That you ascribe omniscience to me is only superficial; if it were earnest, you would take care to do nothing underhand or sinful. Only he who has completely identified himself with me can really feel that I am truly omniscient. Surrendering yourself to the guru implies, nay, necessitates, that your mind completely merges with mine; if you achieve that you are in effect with me even if you are physically away, at a distance. I would like you to be free and frank with me, like a child with its mother. Open your heart to me. What trouble and expense you undergo to come here to meet me! And yet, when you return 'home', you go with empty hands; and it is this that pains me most. What you have really to pick up from me is love for God; and this is what you cannot obtain elsewhere.

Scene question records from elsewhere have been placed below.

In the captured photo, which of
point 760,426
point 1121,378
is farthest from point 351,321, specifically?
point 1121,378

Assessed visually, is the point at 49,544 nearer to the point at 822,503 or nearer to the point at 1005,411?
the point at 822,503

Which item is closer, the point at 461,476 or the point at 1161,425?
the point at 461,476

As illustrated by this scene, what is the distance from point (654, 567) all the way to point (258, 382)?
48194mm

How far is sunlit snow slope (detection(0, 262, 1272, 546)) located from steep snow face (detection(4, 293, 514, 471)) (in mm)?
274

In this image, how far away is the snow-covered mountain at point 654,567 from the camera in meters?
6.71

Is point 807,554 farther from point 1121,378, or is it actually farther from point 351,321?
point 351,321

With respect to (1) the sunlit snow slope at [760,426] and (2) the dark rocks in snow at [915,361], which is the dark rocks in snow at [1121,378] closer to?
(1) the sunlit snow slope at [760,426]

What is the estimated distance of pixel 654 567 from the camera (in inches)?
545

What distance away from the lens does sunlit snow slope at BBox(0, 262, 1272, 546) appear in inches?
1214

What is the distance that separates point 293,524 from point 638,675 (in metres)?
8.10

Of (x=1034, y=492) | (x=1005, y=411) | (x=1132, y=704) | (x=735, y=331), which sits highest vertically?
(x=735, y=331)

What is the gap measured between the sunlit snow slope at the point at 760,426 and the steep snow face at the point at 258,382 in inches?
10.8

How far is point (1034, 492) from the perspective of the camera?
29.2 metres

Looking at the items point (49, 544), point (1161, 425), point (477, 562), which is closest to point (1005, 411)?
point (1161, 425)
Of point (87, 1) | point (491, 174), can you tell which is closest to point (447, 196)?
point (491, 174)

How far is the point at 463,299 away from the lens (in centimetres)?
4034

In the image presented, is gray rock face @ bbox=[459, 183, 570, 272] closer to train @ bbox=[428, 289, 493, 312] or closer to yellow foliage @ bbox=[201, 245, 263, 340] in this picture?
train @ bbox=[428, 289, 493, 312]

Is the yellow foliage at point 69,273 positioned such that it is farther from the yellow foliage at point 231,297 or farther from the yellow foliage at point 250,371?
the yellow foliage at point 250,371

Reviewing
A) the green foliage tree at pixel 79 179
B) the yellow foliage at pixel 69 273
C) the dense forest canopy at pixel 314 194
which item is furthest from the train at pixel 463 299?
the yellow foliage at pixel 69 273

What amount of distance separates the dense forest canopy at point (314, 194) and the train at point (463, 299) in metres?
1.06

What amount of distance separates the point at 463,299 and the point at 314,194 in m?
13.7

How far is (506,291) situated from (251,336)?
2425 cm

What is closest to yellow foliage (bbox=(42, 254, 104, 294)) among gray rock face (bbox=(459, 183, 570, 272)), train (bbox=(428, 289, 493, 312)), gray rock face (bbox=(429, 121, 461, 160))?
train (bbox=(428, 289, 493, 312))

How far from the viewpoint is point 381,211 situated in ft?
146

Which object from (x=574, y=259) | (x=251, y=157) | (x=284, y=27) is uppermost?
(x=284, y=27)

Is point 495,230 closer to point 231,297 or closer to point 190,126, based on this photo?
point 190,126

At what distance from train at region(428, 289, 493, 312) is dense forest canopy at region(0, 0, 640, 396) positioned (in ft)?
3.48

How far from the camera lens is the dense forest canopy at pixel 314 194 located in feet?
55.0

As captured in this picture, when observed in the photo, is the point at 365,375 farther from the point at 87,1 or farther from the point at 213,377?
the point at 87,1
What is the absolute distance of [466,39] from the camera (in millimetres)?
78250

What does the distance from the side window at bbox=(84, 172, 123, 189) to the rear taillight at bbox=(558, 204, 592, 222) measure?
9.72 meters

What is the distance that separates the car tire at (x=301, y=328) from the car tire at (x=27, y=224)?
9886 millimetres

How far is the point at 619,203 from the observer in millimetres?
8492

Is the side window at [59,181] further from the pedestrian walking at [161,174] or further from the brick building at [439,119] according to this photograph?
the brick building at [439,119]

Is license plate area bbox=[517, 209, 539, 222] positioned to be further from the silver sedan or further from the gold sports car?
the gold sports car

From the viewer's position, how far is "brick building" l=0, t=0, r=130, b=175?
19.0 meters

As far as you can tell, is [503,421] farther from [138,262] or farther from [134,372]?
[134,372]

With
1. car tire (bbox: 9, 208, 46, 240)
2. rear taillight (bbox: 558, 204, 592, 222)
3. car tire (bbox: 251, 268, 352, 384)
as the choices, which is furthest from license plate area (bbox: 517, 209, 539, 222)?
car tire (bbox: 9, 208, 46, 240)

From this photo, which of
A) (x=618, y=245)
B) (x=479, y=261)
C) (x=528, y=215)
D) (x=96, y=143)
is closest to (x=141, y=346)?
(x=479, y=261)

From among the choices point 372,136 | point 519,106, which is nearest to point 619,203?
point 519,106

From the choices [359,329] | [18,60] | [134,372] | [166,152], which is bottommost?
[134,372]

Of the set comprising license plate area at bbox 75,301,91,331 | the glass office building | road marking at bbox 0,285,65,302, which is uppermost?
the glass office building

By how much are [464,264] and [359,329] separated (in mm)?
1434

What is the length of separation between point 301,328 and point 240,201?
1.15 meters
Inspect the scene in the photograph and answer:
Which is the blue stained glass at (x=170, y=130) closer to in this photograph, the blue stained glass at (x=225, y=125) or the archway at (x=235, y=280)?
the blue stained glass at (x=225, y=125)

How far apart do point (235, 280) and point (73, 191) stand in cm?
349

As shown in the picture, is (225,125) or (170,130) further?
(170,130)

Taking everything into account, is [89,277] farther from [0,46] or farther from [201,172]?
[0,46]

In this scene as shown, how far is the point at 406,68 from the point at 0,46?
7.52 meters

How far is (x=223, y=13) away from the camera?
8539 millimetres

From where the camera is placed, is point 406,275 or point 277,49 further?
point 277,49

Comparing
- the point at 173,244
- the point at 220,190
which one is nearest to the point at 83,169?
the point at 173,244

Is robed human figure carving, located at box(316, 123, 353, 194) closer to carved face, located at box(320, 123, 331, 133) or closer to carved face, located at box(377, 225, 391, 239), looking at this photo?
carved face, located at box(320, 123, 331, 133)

True relief from the toils of prapancha can only come from nama-smarana. He who wants to meet me, be with me, must come with the utmost regard for nama; indeed, to love me is to love nama, and vice versa.
* * * * *
Saturday, July 1, 2017
The Need for a Guru
The need for some kind of guide or guru is often felt even in this obvious, everyday world; how, then, can we dispute the need for a guru in the abstract and unknown field of spiritual knowledge? One who has had to bear the ups and downs of fortune, and has failed to discover genuine contentment in life, alone will yearn for someone to guide him, will earnestly look for a guru. The need for a guru arises only for him who knows the bitter side of life. One who pines for guidance is a worthy disciple; he who becomes aware of his own ignorance and incapacity can alone be really in search for a guru.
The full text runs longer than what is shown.